* _Prompt_: Only the lines from the first line of the records through the line containing "category: hartebeestred" belong in the answer. Copy them exactly.

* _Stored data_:
--------------------------------------------------

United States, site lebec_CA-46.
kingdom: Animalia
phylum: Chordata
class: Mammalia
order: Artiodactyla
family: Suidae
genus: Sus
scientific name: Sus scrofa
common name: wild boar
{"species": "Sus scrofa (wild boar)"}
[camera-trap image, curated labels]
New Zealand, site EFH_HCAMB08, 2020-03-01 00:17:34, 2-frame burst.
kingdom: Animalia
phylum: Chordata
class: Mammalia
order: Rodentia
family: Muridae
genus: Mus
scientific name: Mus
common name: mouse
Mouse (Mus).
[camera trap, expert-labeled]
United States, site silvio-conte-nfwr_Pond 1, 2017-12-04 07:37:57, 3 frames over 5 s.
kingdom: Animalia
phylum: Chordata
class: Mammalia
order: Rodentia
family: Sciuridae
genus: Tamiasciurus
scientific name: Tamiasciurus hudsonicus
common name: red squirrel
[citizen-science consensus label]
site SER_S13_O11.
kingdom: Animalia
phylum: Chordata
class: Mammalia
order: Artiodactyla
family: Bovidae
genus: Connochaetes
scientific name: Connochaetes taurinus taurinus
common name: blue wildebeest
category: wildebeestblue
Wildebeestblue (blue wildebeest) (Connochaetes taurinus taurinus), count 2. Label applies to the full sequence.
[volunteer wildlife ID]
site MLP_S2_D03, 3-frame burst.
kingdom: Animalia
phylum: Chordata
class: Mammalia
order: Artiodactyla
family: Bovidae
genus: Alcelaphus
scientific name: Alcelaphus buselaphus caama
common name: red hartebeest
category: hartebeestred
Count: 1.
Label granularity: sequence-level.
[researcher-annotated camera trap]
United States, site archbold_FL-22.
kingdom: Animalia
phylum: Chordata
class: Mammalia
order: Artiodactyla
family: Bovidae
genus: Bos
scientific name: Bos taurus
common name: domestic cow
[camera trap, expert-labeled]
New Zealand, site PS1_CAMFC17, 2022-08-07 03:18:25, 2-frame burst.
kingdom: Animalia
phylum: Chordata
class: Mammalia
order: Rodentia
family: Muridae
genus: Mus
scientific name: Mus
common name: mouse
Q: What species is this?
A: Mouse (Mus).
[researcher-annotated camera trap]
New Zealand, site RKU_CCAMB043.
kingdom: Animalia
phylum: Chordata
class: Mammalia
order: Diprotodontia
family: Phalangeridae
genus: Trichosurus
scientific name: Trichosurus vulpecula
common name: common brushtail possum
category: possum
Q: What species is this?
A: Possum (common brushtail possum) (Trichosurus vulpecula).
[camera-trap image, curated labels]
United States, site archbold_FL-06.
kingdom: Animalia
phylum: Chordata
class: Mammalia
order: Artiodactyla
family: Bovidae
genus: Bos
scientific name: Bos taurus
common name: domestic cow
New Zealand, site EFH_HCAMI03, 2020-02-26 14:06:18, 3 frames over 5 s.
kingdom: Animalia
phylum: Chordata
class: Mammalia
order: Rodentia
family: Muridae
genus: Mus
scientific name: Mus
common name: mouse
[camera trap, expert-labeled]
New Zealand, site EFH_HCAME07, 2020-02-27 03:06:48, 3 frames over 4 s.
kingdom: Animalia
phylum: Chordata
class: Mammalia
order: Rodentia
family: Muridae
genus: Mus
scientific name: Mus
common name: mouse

--------------------------------------------------

* _Written reply_:
United States, site lebec_CA-46.
kingdom: Animalia
phylum: Chordata
class: Mammalia
order: Artiodactyla
family: Suidae
genus: Sus
scientific name: Sus scrofa
common name: wild boar
{"species": "Sus scrofa (wild boar)"}
[camera-trap image, curated labels]
New Zealand, site EFH_HCAMB08, 2020-03-01 00:17:34, 2-frame burst.
kingdom: Animalia
phylum: Chordata
class: Mammalia
order: Rodentia
family: Muridae
genus: Mus
scientific name: Mus
common name: mouse
Mouse (Mus).
[camera trap, expert-labeled]
United States, site silvio-conte-nfwr_Pond 1, 2017-12-04 07:37:57, 3 frames over 5 s.
kingdom: Animalia
phylum: Chordata
class: Mammalia
order: Rodentia
family: Sciuridae
genus: Tamiasciurus
scientific name: Tamiasciurus hudsonicus
common name: red squirrel
[citizen-science consensus label]
site SER_S13_O11.
kingdom: Animalia
phylum: Chordata
class: Mammalia
order: Artiodactyla
family: Bovidae
genus: Connochaetes
scientific name: Connochaetes taurinus taurinus
common name: blue wildebeest
category: wildebeestblue
Wildebeestblue (blue wildebeest) (Connochaetes taurinus taurinus), count 2. Label applies to the full sequence.
[volunteer wildlife ID]
site MLP_S2_D03, 3-frame burst.
kingdom: Animalia
phylum: Chordata
class: Mammalia
order: Artiodactyla
family: Bovidae
genus: Alcelaphus
scientific name: Alcelaphus buselaphus caama
common name: red hartebeest
category: hartebeestred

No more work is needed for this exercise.